VimpelCom completed its merger with Wind Telecom to create the world's sixth-largest phone company by subscriber numbers.
Operations in Egypt and North Korea will be spun off to shareholders in Wind's Orascom Telecom Holding unit, North Africa's biggest mobile network operator, while the company will work to keep Orascom Telecom's Djezzy unit in Algeria, VimpelCom said Friday in a statement. Wind chief executive Khaled Bichara will become president and coordinate actions aimed at cost savings of $2.5 billion.
VimpelCom, Russia's third-largest wireless carrier by subscribers, announced its plan to buy assets from Egyptian billionaire Naguib Sawiris on Oct. 4. The deal, valued at about $6.5 billion at the time, doubles VimpelCom's mobile-customer base to about 181 million in 20 countries, adding subscribers in Italy, Pakistan, Bangladesh and Zimbabwe, as well as a shareholding in Globalive Wireless Canada.
The company issued new stock representing 20 percent of outstanding shares and 31 percent of the voting rights to investors in Wind, in addition to $1.5 billion in cash. VimpelCom now owns 51.7 percent of Sawiris' Orascom Telecom and all of the Italian division, Wind Telecomunicazioni. Orascom Telecom shareholders approved the merger Thursday.

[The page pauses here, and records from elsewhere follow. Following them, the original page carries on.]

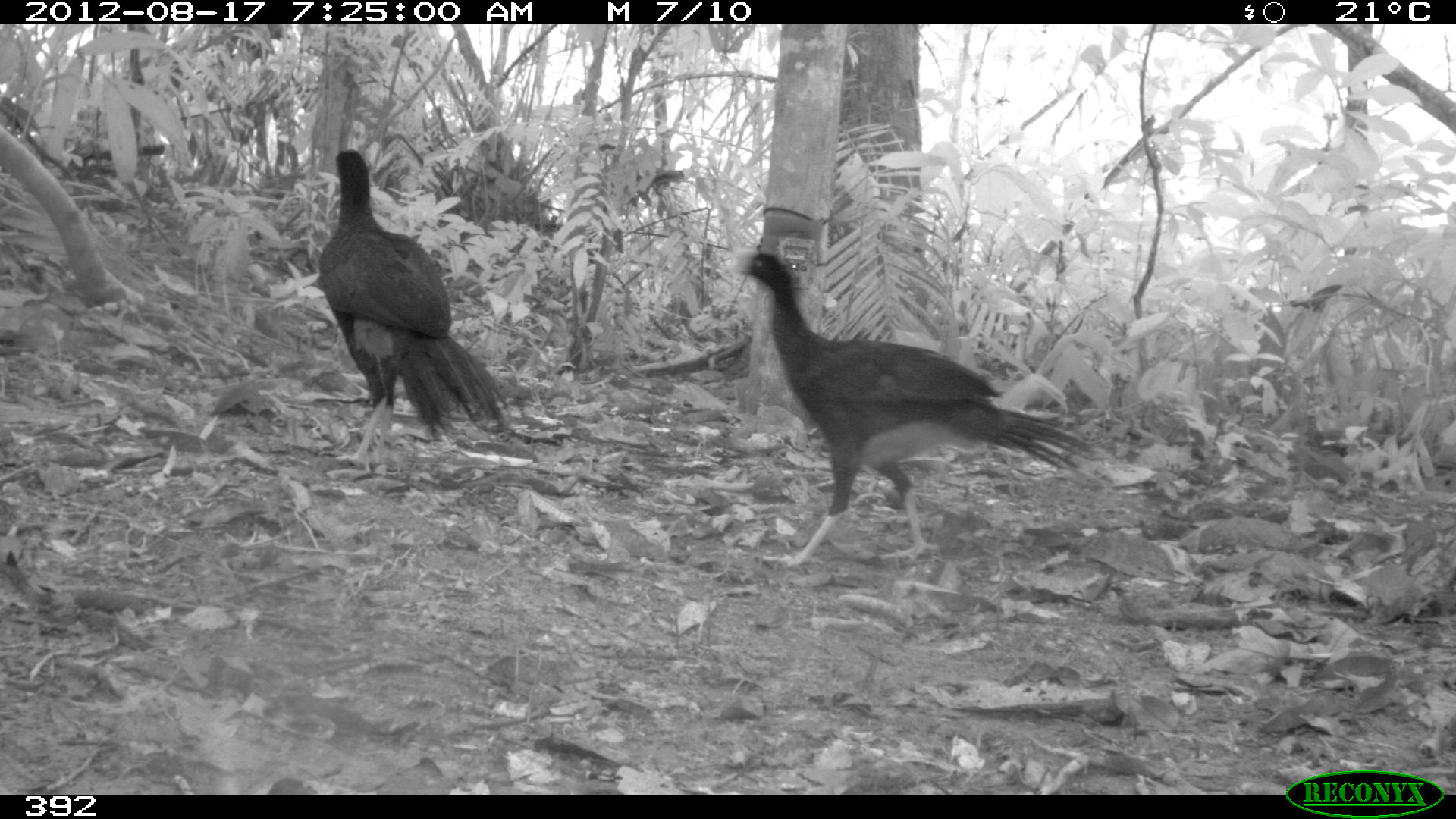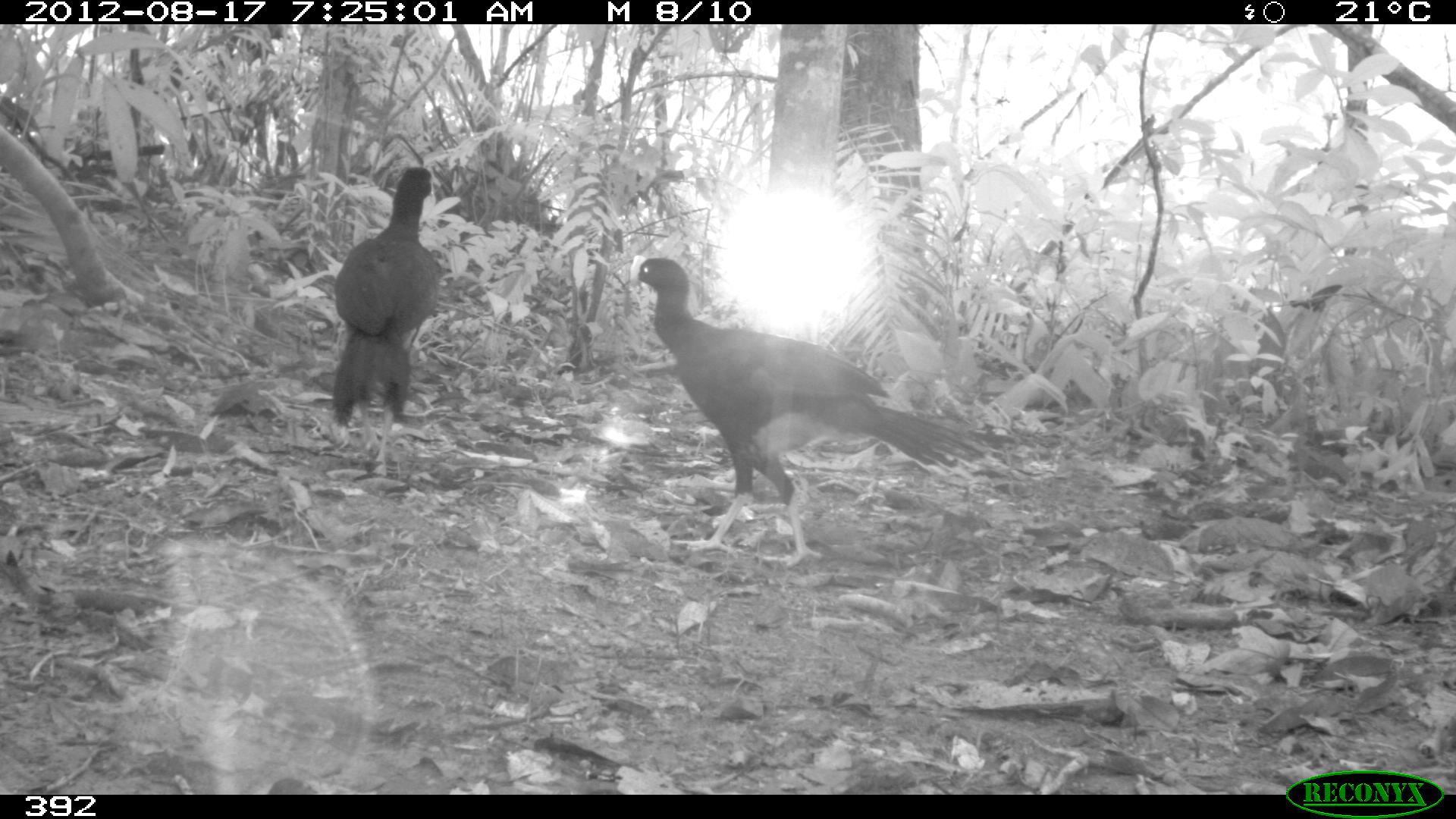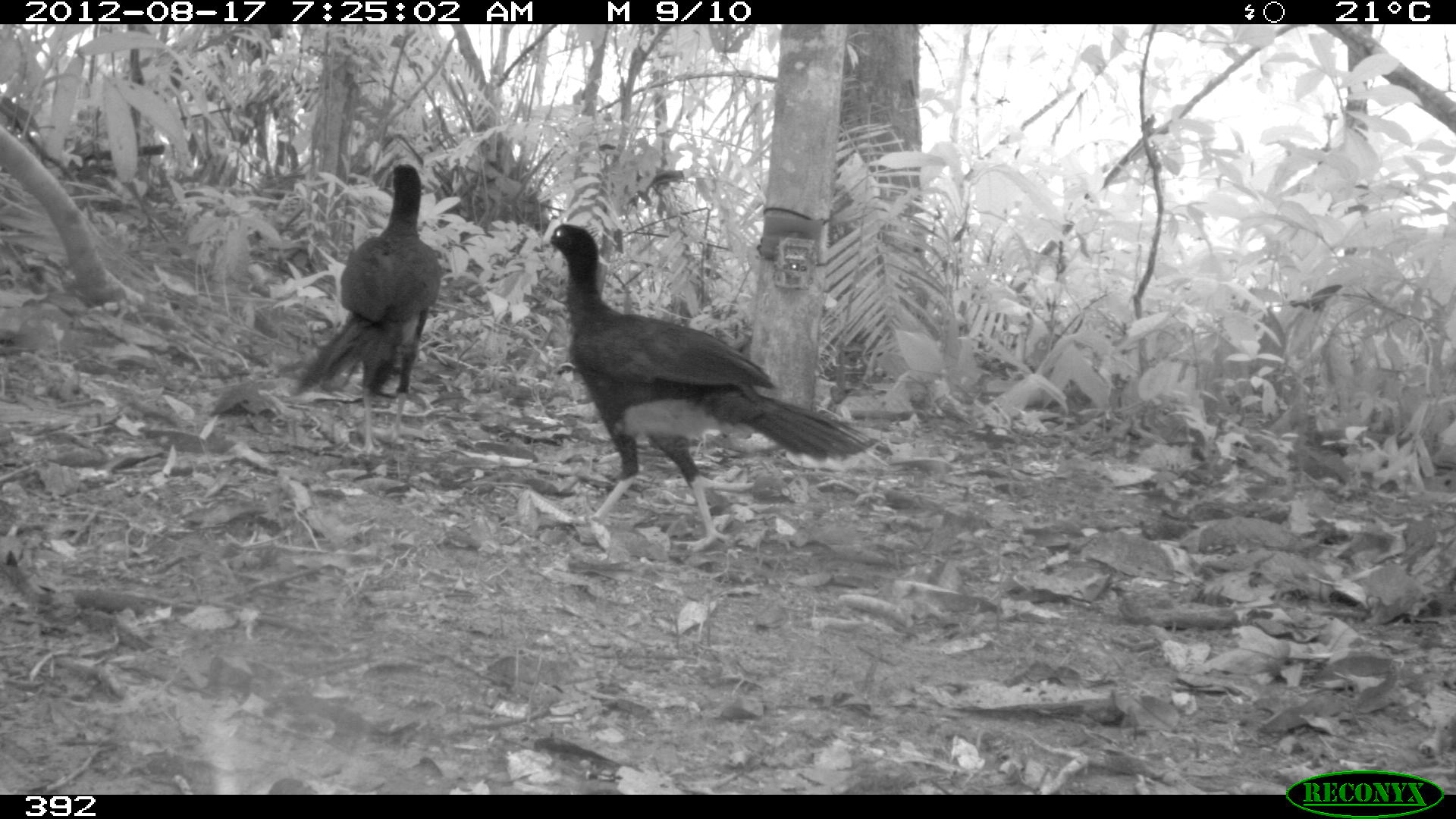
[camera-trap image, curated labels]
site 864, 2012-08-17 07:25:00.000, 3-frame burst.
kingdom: Animalia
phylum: Chordata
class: Aves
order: Galliformes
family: Cracidae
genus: Mitu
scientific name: Mitu tuberosum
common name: razor-billed curassow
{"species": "Mitu tuberosum (razor-billed curassow)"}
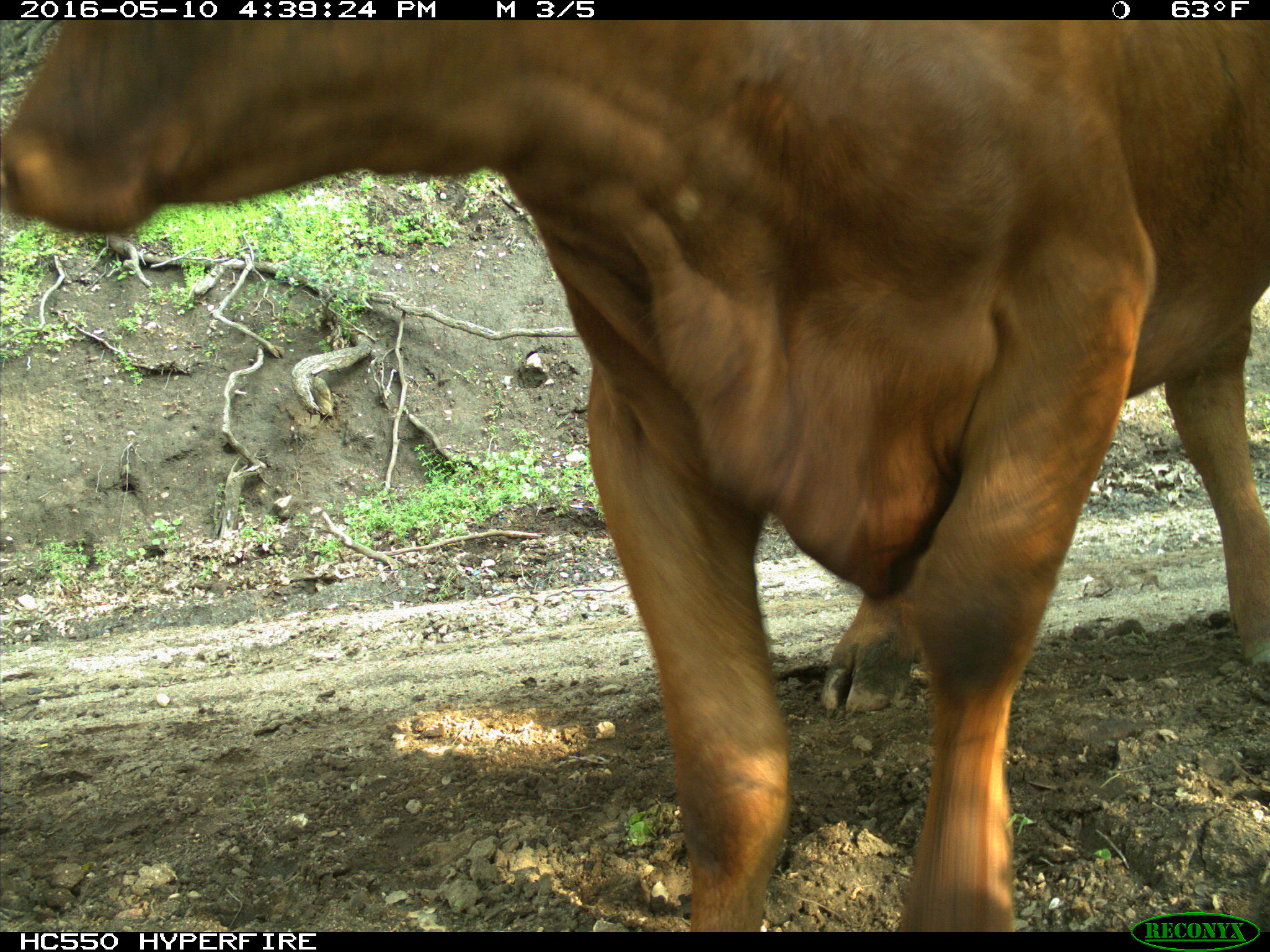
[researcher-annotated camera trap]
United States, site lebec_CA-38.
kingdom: Animalia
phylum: Chordata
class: Mammalia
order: Artiodactyla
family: Bovidae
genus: Bos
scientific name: Bos taurus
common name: domestic cow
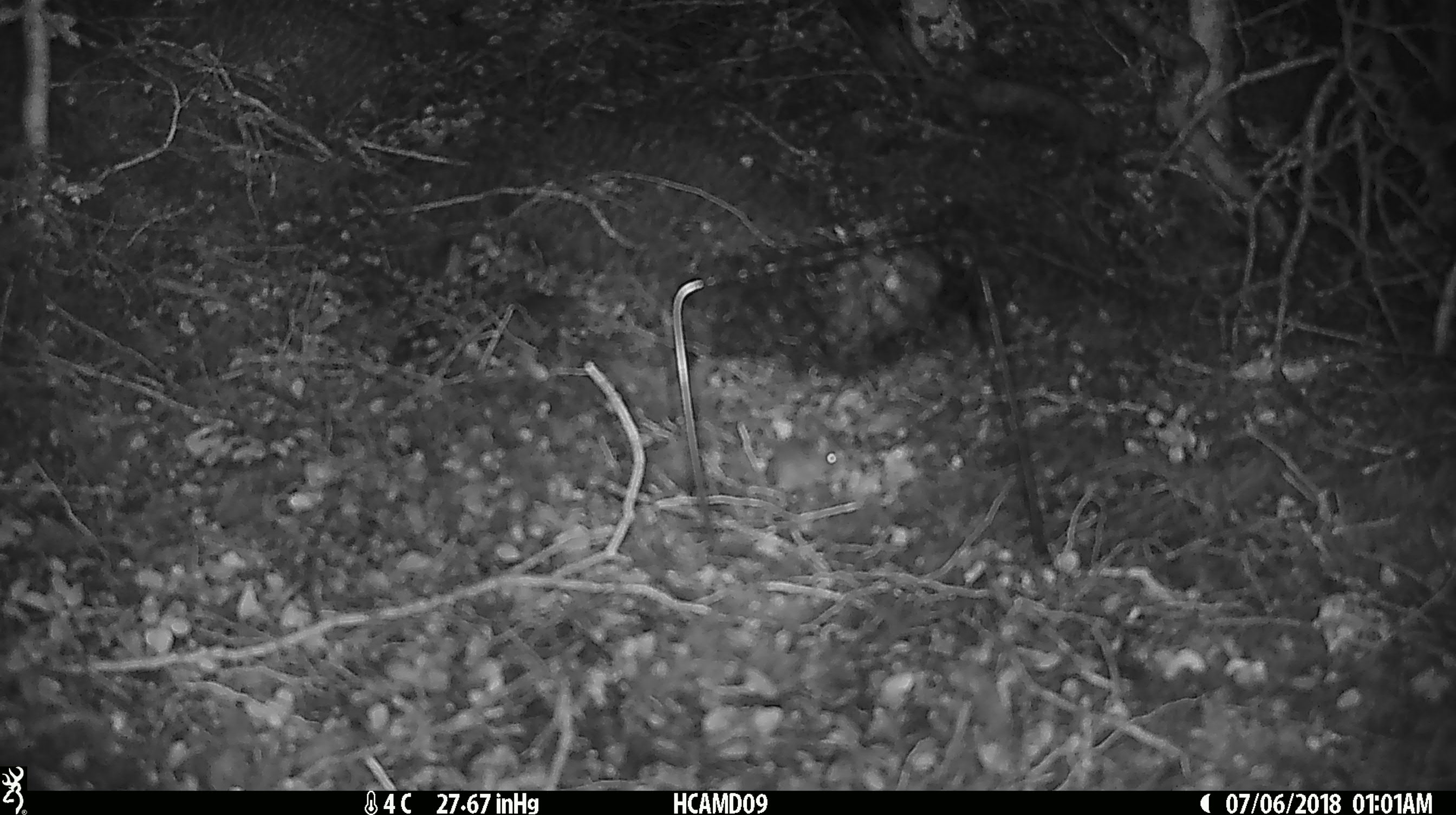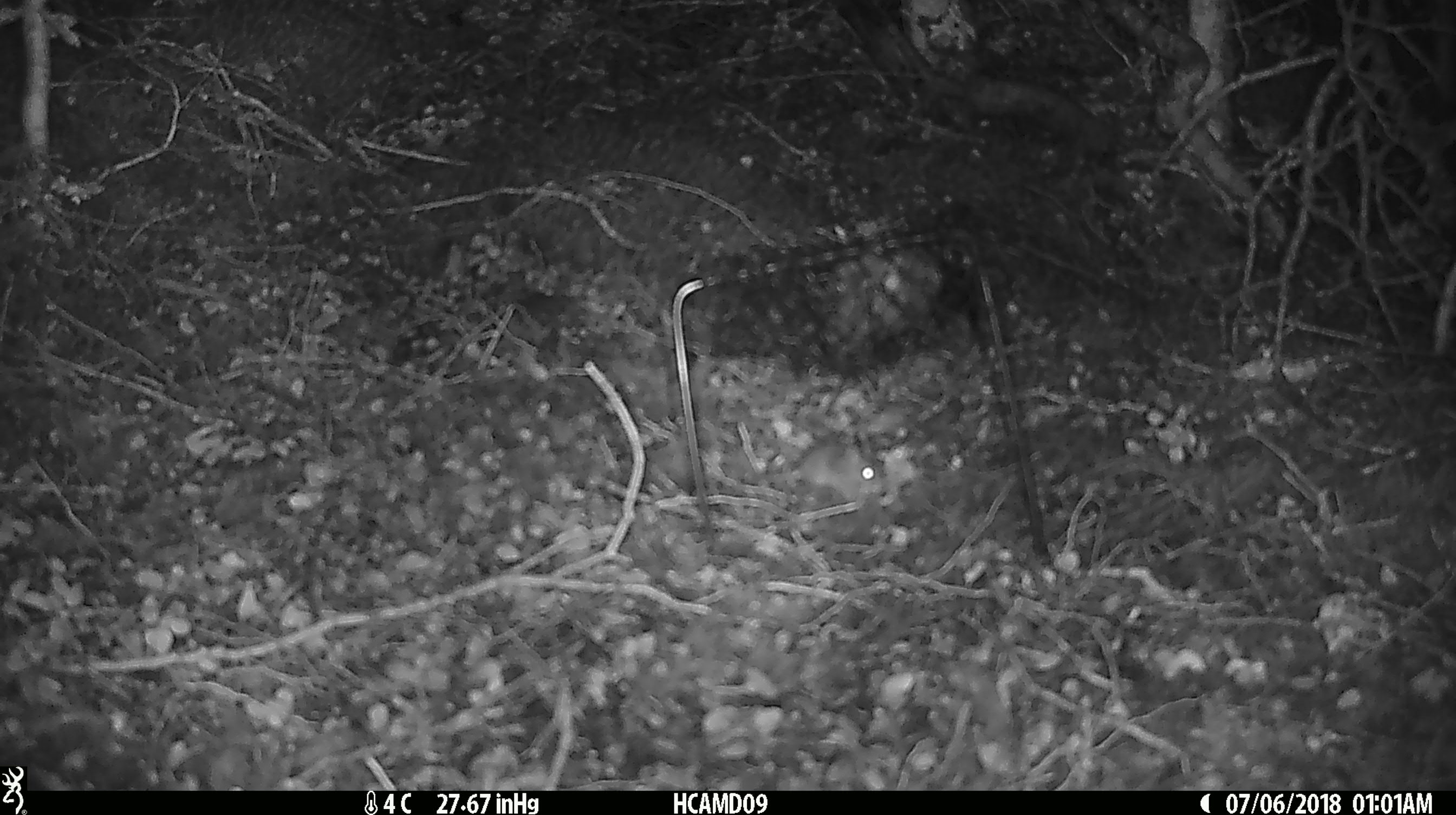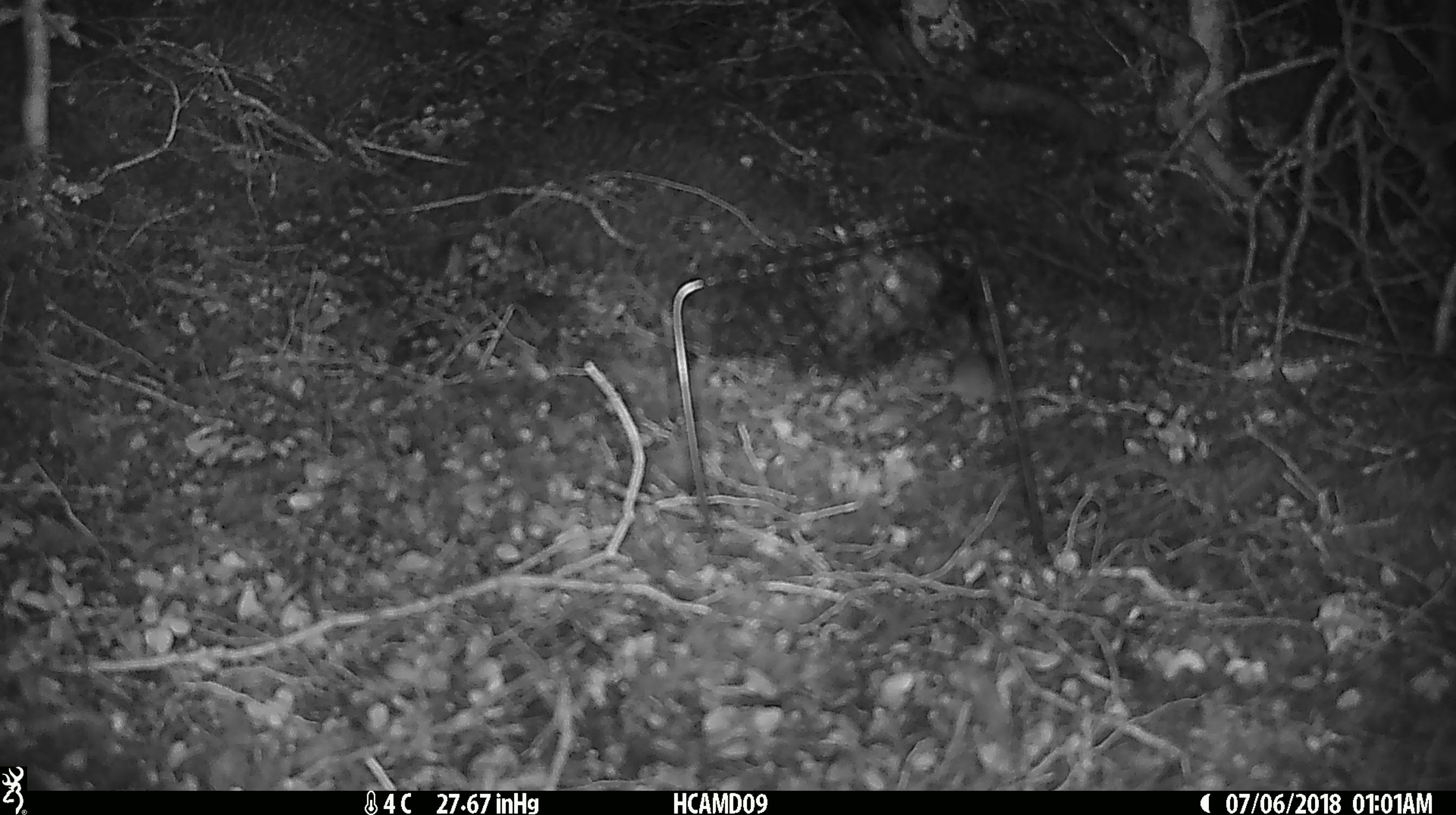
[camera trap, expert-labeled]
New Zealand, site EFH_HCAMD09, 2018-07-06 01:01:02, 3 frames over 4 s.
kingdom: Animalia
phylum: Chordata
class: Mammalia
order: Rodentia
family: Muridae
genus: Mus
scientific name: Mus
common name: mouse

An arbitration proceeding that began earlier this year with VimpelCom shareholder Telenor, which objected to the deal, is continuing, the company said. Telenor, which held more than 39 percent of VimpelCom, would own 25 percent of the combined phone operator, according to the plan published in January.
Algeria's government has sought control of Djezzy, Orascom Telecom's biggest revenue contributor, and asked the unit to pay backdated taxes. VimpelCom, which is contesting the tax bill, is asking the government to let it keep Djezzy.
"We signaled our interest to the Algerian government a long time ago so they know exactly where we stand, but we couldn't formally approach them because we hadn't closed the transaction," VimpelCom chief executive Alexander Izosimov said. "Next week we'll initiate the process."
The company said Friday that it has a backup plan under which Weather II, a holding company controlled by Sawiris, would pay VimpelCom "the lion's share of the shortfall" should it have to sell the division for less than a pre-agreed price.
Altimo, the telecommunications arm of Alfa Group that holds the shares in VimpelCom, said it plans to initiate the termination of its shareholders agreement with Telenor and VimpelCom by selling some of its own preferred shares to bring its voting rights in VimpelCom to less than 25 percent.
"After the merger with Wind, VimpelCom becomes a global leading telecommunications company and its corporate governance rules now need to adequately protect its diverse shareholder base," Altimo spokesman Yevgeny Dumalkin said in an e-mailed statement.